◆ DIRECTIONS:
• a. Answer these about the Marlborough wine passage, one per line:
(i) Which winery had gone into receivership?
(ii) At what event did Ernie Hunter win three trophies in 1985, and for which wine?
(iii) What is Daniel Le Brun's home region?
• b. Can you duplicate part of the Marlborough wine passage word for word, beginning at the words "Any experienced or" and stopping after "was an industry-wide glut."?
• c. Could you pick up the Marlborough wine passage right after its last sentence and carry the account forward?

◆ PASSAGE PROVIDED:

▼

On Sauvignon Blanc Day, Allan Scott revisits the hastily-implemented vine-pull scheme.

Allan Scott with Eric Arnold
Fri, 05 May 2017

The unintentional consequence of a government-backed scheme to subsidise winegrowers to pull their vines to eliminate a wine glut was to boost Marlborough's then fledgling plantings of Sauvignon Blanc. Today, May 5, is Sauvignon Blanc Day and to celebrate we publish an extract from Marlborough Man, in which winemaker Allan Scott describes how the poorly conceived and executed scheme to reduce the industry had the opposite effect. The result has been a billion-dollar export industry.

First, to argue that there was a glut is ridiculous. While it is true that many New Zealand wineries were struggling and that cask-wine consumption was quickly becoming less fashionable, many wineries were doing just fine.

Corbans continued to experience a number of difficulties, while Seagram had decided that it had had enough and had divested itself of Montana. But there were plenty of bright spots. Ernie Hunter, for example, took home three trophies – including the best wine of the show – at the London Wine Fair in 1985 for his Fumé Blanc, so it wasn’t as if the world was unaware of the progress we were making as an industry. David Hohnen showed up and got Cloudy Bay going, so clearly he saw some promise, too.

Daniel Le Brun, meanwhile, was already showing that he could make sparkling wine in Marlborough as good as any from his home region of Champagne.

Most growers and winemakers had already figured out by 1985 that Sauvignon Blanc was going to be the star of the Marlborough show — not Cabernet, Chenin Blanc or Müller-Thurgau. By this time, almost everyone in Marlborough had at least a decade’s worth of experience in growing and vinifying multiple different varieties. We knew what worked well and what didn’t, what sold and what didn’t. Riesling showed lots of promise, but Sauvignon Blanc not only performed exceptionally well in Marlborough, it could also be cropped at a very high yield and still deliver excellent quality.

Any experienced or sensible grower knew this well before 1985, but some simply wanted to keep their heads tucked in the sand rather than commit to the time and expense of replanting. Others just weren’t particularly good at making wine, selling it, or both. But none of this meant that there was an industry-wide glut.

However, a few high-profile and politically connected wineries were experiencing trouble – notably Villa Maria, which had gone into receivership.

Much like when General Motors faced collapse in America in 2008, Villa Maria couldn’t go down here in New Zealand in 1985 without a dedicated effort being made to save it, as it wasn’t the sort of company that could disappear overnight without anyone noticing.

▲

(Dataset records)
▼

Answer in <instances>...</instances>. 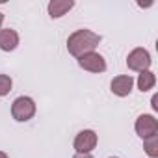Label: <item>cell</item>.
Here are the masks:
<instances>
[{
	"instance_id": "obj_1",
	"label": "cell",
	"mask_w": 158,
	"mask_h": 158,
	"mask_svg": "<svg viewBox=\"0 0 158 158\" xmlns=\"http://www.w3.org/2000/svg\"><path fill=\"white\" fill-rule=\"evenodd\" d=\"M101 39L102 37L99 34H95L93 30H88V28L76 30L67 39V50H69L71 56L80 58V56H84L88 52H95V48L99 47Z\"/></svg>"
},
{
	"instance_id": "obj_2",
	"label": "cell",
	"mask_w": 158,
	"mask_h": 158,
	"mask_svg": "<svg viewBox=\"0 0 158 158\" xmlns=\"http://www.w3.org/2000/svg\"><path fill=\"white\" fill-rule=\"evenodd\" d=\"M35 102L32 97H17L11 104V115L15 121L19 123H24V121H30L34 115H35Z\"/></svg>"
},
{
	"instance_id": "obj_3",
	"label": "cell",
	"mask_w": 158,
	"mask_h": 158,
	"mask_svg": "<svg viewBox=\"0 0 158 158\" xmlns=\"http://www.w3.org/2000/svg\"><path fill=\"white\" fill-rule=\"evenodd\" d=\"M99 143V136L95 130L91 128H86V130H80L76 134L74 141H73V147L78 154H89Z\"/></svg>"
},
{
	"instance_id": "obj_4",
	"label": "cell",
	"mask_w": 158,
	"mask_h": 158,
	"mask_svg": "<svg viewBox=\"0 0 158 158\" xmlns=\"http://www.w3.org/2000/svg\"><path fill=\"white\" fill-rule=\"evenodd\" d=\"M151 63H152V60H151L149 50H145V48H141V47L134 48V50L128 54V58H127V65H128V69H130V71H136V73L149 71Z\"/></svg>"
},
{
	"instance_id": "obj_5",
	"label": "cell",
	"mask_w": 158,
	"mask_h": 158,
	"mask_svg": "<svg viewBox=\"0 0 158 158\" xmlns=\"http://www.w3.org/2000/svg\"><path fill=\"white\" fill-rule=\"evenodd\" d=\"M136 134L141 138V139H147L151 136H156L158 134V119L151 114H141L138 119H136Z\"/></svg>"
},
{
	"instance_id": "obj_6",
	"label": "cell",
	"mask_w": 158,
	"mask_h": 158,
	"mask_svg": "<svg viewBox=\"0 0 158 158\" xmlns=\"http://www.w3.org/2000/svg\"><path fill=\"white\" fill-rule=\"evenodd\" d=\"M76 60H78V65L84 71H89V73H104L106 71V60L99 52H88Z\"/></svg>"
},
{
	"instance_id": "obj_7",
	"label": "cell",
	"mask_w": 158,
	"mask_h": 158,
	"mask_svg": "<svg viewBox=\"0 0 158 158\" xmlns=\"http://www.w3.org/2000/svg\"><path fill=\"white\" fill-rule=\"evenodd\" d=\"M132 86H134V78L130 74H119L115 76L110 88H112V93L117 95V97H128L130 91H132Z\"/></svg>"
},
{
	"instance_id": "obj_8",
	"label": "cell",
	"mask_w": 158,
	"mask_h": 158,
	"mask_svg": "<svg viewBox=\"0 0 158 158\" xmlns=\"http://www.w3.org/2000/svg\"><path fill=\"white\" fill-rule=\"evenodd\" d=\"M19 45V34L13 28H2L0 30V50L11 52Z\"/></svg>"
},
{
	"instance_id": "obj_9",
	"label": "cell",
	"mask_w": 158,
	"mask_h": 158,
	"mask_svg": "<svg viewBox=\"0 0 158 158\" xmlns=\"http://www.w3.org/2000/svg\"><path fill=\"white\" fill-rule=\"evenodd\" d=\"M74 8V0H50L47 10H48V15L52 19H60L63 17L67 11H71Z\"/></svg>"
},
{
	"instance_id": "obj_10",
	"label": "cell",
	"mask_w": 158,
	"mask_h": 158,
	"mask_svg": "<svg viewBox=\"0 0 158 158\" xmlns=\"http://www.w3.org/2000/svg\"><path fill=\"white\" fill-rule=\"evenodd\" d=\"M136 82H138V89L141 93H145V91H149V89L154 88V84H156V74L152 71H143V73H139V76H138Z\"/></svg>"
},
{
	"instance_id": "obj_11",
	"label": "cell",
	"mask_w": 158,
	"mask_h": 158,
	"mask_svg": "<svg viewBox=\"0 0 158 158\" xmlns=\"http://www.w3.org/2000/svg\"><path fill=\"white\" fill-rule=\"evenodd\" d=\"M143 149H145L147 156L158 158V134H156V136H151V138H147V139H143Z\"/></svg>"
},
{
	"instance_id": "obj_12",
	"label": "cell",
	"mask_w": 158,
	"mask_h": 158,
	"mask_svg": "<svg viewBox=\"0 0 158 158\" xmlns=\"http://www.w3.org/2000/svg\"><path fill=\"white\" fill-rule=\"evenodd\" d=\"M11 86H13L11 78L8 74H0V97H6L11 91Z\"/></svg>"
},
{
	"instance_id": "obj_13",
	"label": "cell",
	"mask_w": 158,
	"mask_h": 158,
	"mask_svg": "<svg viewBox=\"0 0 158 158\" xmlns=\"http://www.w3.org/2000/svg\"><path fill=\"white\" fill-rule=\"evenodd\" d=\"M152 108H154V110H158V95H154V97H152Z\"/></svg>"
},
{
	"instance_id": "obj_14",
	"label": "cell",
	"mask_w": 158,
	"mask_h": 158,
	"mask_svg": "<svg viewBox=\"0 0 158 158\" xmlns=\"http://www.w3.org/2000/svg\"><path fill=\"white\" fill-rule=\"evenodd\" d=\"M73 158H93V156H91V154H78V152H76Z\"/></svg>"
},
{
	"instance_id": "obj_15",
	"label": "cell",
	"mask_w": 158,
	"mask_h": 158,
	"mask_svg": "<svg viewBox=\"0 0 158 158\" xmlns=\"http://www.w3.org/2000/svg\"><path fill=\"white\" fill-rule=\"evenodd\" d=\"M2 24H4V13H0V30H2Z\"/></svg>"
},
{
	"instance_id": "obj_16",
	"label": "cell",
	"mask_w": 158,
	"mask_h": 158,
	"mask_svg": "<svg viewBox=\"0 0 158 158\" xmlns=\"http://www.w3.org/2000/svg\"><path fill=\"white\" fill-rule=\"evenodd\" d=\"M0 158H10V156H8V154H6L4 151H0Z\"/></svg>"
},
{
	"instance_id": "obj_17",
	"label": "cell",
	"mask_w": 158,
	"mask_h": 158,
	"mask_svg": "<svg viewBox=\"0 0 158 158\" xmlns=\"http://www.w3.org/2000/svg\"><path fill=\"white\" fill-rule=\"evenodd\" d=\"M110 158H117V156H110Z\"/></svg>"
}]
</instances>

▲

◆ EXERCISE ANSWERS:
• a.
(i) Villa Maria
(ii) The London Wine Fair, for his Fumé Blanc
(iii) Champagne

• b.
Any experienced or sensible grower knew this well before 1985, but some simply wanted to keep their heads tucked in the sand rather than commit to the time and expense of replanting. Others just weren’t particularly good at making wine, selling it, or both. But none of this meant that there was an industry-wide glut.

• c.
One of the industry’s biggest players being on the brink of going belly-up is enough to sell a nervous, agriculture-driven government on the notion that there is a problem requiring intervention, glut or no glut. (This was more than a bit ironic, given that the new Labour government at the time professed itself to be laissez-faire, and generally pursued a departure from agricultural subsidies and farm-friendly policies.)

So it came as no surprise that the scheme was implemented hastily and with little consultation with industry and economic experts before it was announced. The vine-pull scheme, it had been determined, was the best and fastest way to save the industry as well as reduce New Zealand’s vineyard and by 25%.

As we all know, it accomplished nothing of the sort. (The exceptions were Hawke’s Bay and Gisborne, where there was some initial reduction of vineyard land, but much of that land was already buggered with phylloxera anyway.) The main reason why Marlborough remained the same size in planted vineyard hectares is that the scheme contained no requirements in terms of what was to be done with the land once the vines were pulled.

This meant, of course, that any enterprising, smart grower or winery could rip out Müller-Thurgau vines one day, collect a cheque from the government the next, and replant the entire property with Sauvignon Blanc the day after that, perhaps even at an immediate profit. Some people even bought planted, productive vineyards, then took the subsidy to rip out the vines and immediately came out ahead on the investment – often using some or all of the subsidy to replant right away. Everywhere you looked, Peter was being robbed to pay Paul.

In the decades since, many have stated that it was widely known that New Zealand was mostly producing mediocre-quality, uninteresting wines, and that the vine-pull was intended by the government to facilitate the shift away from Müller-Thurgau and towards Sauvignon Blanc. I seriously doubt that anyone in government actually believed that vineyards would simply be ripped out and replanted.

If that is what they thought would happen, everyone should have been paid to replant with Sauvignon Blanc in a purely straightforward manner. Essentially, that is what happened anyway – but anyone who tells you that the vine-pull was conceived or executed intelligently by the government, much less that the intentions of the scheme were sincere, is delusional at best.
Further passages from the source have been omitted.